Phthalates are a class of chemicals used widely in a variety of products, from fragrances to No. 3 soft plastics (others: IV bags and tubing, beauty products, PVC toys, vinyl shower curtains, car seats, and wallpaper). The U.S. recently banned the use of several phthalates in children's products, because of evidence that early exposure affects the normal development of boys by reducing testosterone levels. Other research has linked exposure to certain phthalates to obesity and related health problems. While one recent study cast doubt on the theory that phthalates affect young boys, two new studies raise concerns.
One small German study, published in Pediatrics, linked DEHP to liver problems in premature babies, and pointed to plastic intravenous feeding tubes as the likely route of exposure.

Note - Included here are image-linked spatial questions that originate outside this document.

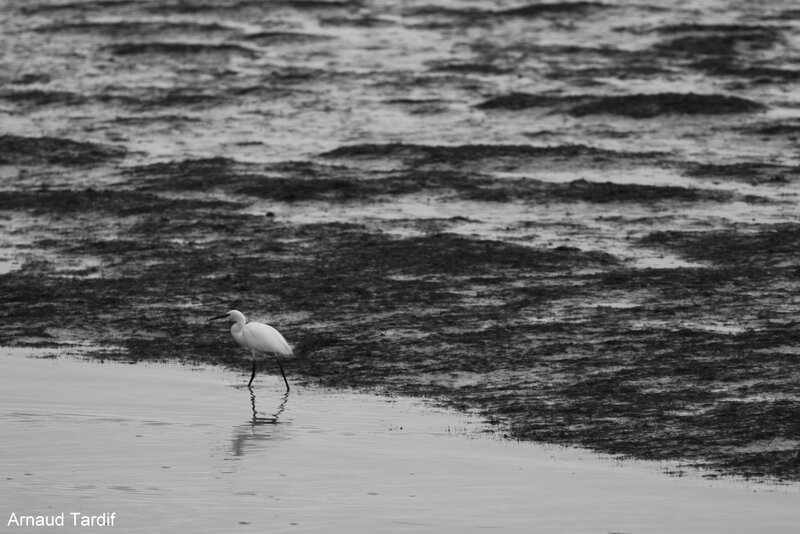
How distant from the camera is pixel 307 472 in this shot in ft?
34.1

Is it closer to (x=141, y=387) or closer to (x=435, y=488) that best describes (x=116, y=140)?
(x=141, y=387)

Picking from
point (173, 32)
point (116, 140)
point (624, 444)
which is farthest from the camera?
point (173, 32)

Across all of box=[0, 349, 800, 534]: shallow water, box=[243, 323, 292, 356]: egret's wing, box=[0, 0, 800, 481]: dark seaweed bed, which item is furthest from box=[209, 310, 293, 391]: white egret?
box=[0, 0, 800, 481]: dark seaweed bed

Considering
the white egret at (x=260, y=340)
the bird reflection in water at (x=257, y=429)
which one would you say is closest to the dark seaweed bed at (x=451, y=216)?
the white egret at (x=260, y=340)

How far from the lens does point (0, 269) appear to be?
16.7 meters

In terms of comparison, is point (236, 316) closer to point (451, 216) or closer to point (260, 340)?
point (260, 340)

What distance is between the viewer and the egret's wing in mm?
12766

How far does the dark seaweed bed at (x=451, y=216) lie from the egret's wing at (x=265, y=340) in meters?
0.54

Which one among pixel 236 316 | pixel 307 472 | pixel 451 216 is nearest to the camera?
pixel 307 472

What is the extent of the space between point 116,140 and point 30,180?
310cm

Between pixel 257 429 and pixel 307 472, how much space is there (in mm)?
1317

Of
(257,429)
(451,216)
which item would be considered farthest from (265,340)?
(451,216)

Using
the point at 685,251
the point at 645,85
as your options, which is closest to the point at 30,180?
the point at 685,251

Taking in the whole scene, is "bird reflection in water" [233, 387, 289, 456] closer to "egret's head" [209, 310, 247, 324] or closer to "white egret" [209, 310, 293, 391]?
"white egret" [209, 310, 293, 391]
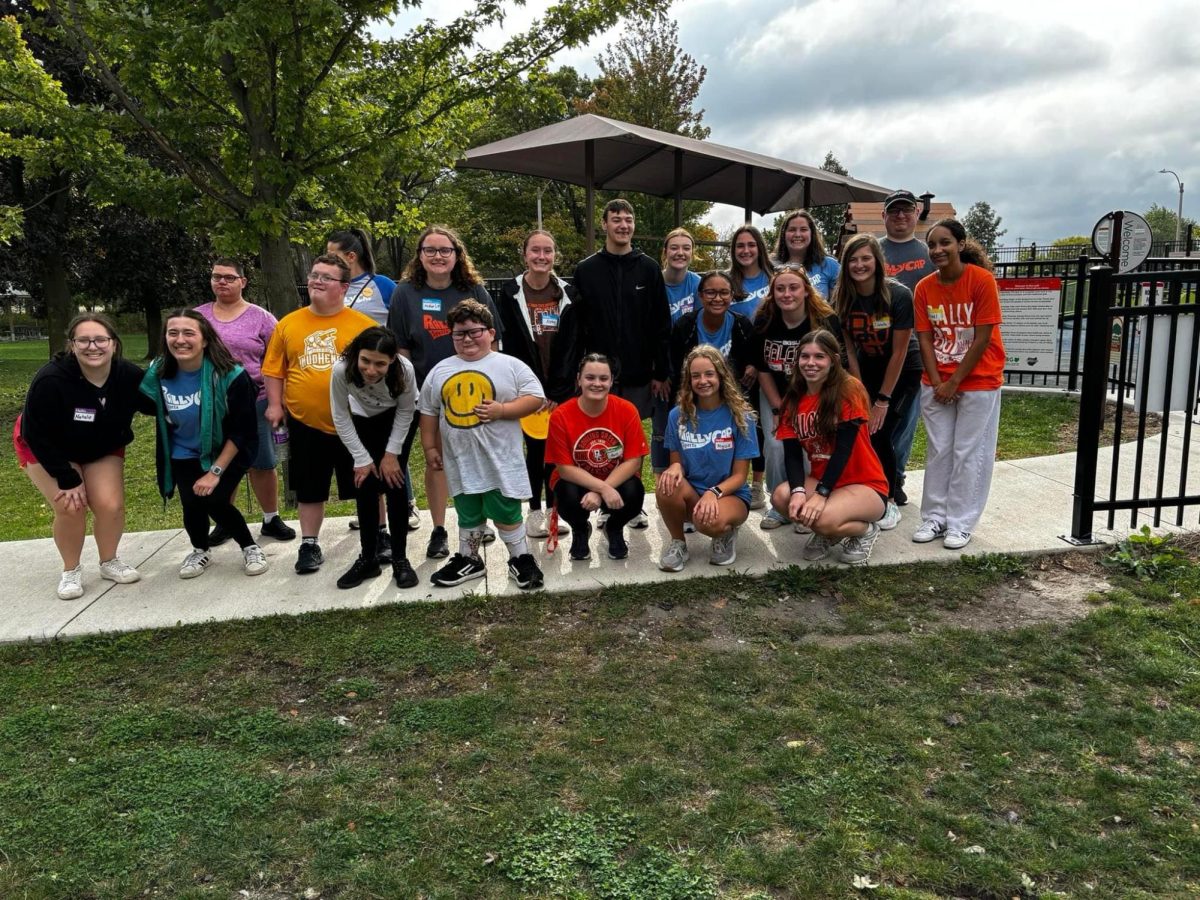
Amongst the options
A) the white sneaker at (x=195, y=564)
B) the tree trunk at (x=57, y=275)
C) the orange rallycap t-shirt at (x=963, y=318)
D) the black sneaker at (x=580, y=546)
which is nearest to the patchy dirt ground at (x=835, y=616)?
Answer: the black sneaker at (x=580, y=546)

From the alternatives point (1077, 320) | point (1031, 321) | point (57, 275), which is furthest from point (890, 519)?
point (57, 275)

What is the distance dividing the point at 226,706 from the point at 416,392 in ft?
6.06

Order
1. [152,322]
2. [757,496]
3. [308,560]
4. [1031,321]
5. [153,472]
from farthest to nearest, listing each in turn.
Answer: [152,322] < [1031,321] < [153,472] < [757,496] < [308,560]

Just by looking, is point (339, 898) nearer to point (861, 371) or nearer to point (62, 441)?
point (62, 441)

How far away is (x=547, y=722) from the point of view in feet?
9.63

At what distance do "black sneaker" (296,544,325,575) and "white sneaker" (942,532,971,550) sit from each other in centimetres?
367

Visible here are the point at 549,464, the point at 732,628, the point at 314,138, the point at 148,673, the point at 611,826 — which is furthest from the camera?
the point at 314,138

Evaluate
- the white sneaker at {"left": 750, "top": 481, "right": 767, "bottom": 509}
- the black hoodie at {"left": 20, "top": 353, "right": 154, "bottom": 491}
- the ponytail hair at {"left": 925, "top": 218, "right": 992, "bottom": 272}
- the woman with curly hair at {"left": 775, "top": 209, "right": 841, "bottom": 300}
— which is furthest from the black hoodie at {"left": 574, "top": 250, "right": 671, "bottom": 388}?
the black hoodie at {"left": 20, "top": 353, "right": 154, "bottom": 491}

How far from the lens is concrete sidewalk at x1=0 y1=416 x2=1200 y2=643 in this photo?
407cm

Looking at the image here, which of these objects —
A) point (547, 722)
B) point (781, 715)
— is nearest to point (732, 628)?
point (781, 715)

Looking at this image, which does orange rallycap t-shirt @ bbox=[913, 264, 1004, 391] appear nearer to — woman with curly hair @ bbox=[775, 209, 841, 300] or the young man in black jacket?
woman with curly hair @ bbox=[775, 209, 841, 300]

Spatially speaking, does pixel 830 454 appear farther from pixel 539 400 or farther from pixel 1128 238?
pixel 1128 238

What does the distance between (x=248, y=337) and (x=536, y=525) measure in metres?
2.12

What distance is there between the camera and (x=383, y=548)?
4.75 meters
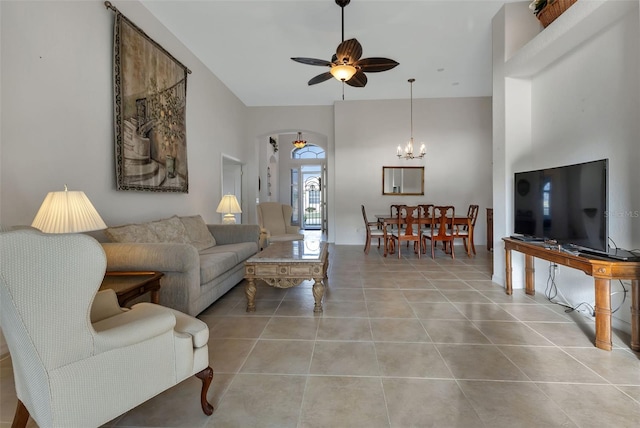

A second study of lab rats published in Environmental Health Perspectives (pdf) examined the effect of a mixture of chemicals, including DEHP, all of which are known or suspected of being endocrine disrupting chemicals -- meaning they interfere with the normal action of hormones. In this case, each of the chemicals studied interferes with the action of male sex hormones (androgens). The study found that a combination of chemicals magnified the effect, so that the total response in rats was greater than the effect predicted by the sum of each chemical.
In addition to DEHP, the researchers tested a prostate cancer drug, finasteride, and two fungicides -- vinclozolin (found as a pesticide residue in highest concentrations on strawberries and frozen green beans) and prochloraz. "According to the study results, combined exposure on malformations of external sex organs was synergistic, and the observed responses were greater than would be predicted from the toxicities of the individual chemicals," according to a summary of the research by Beyond Pesticides. "In relation to other hallmarks of disrupted male sexual development, including changes in anogenital distance, retained nipples, and sex organ weights, the combined effects were dose additive. When the four chemicals were combined at doses equal to no-observed-adverse effect levels estimated for nipple retention, significant reductions in anogenital distance were observed in male offspring."
To avoid phthalates, avoid No. 3 plastics, and scrutinize the ingredients of products for "fragrances" or the acronyms DBP, DEP, DMP, DEHP, BxBP or DMP -- all of which signal the presence of phthalates.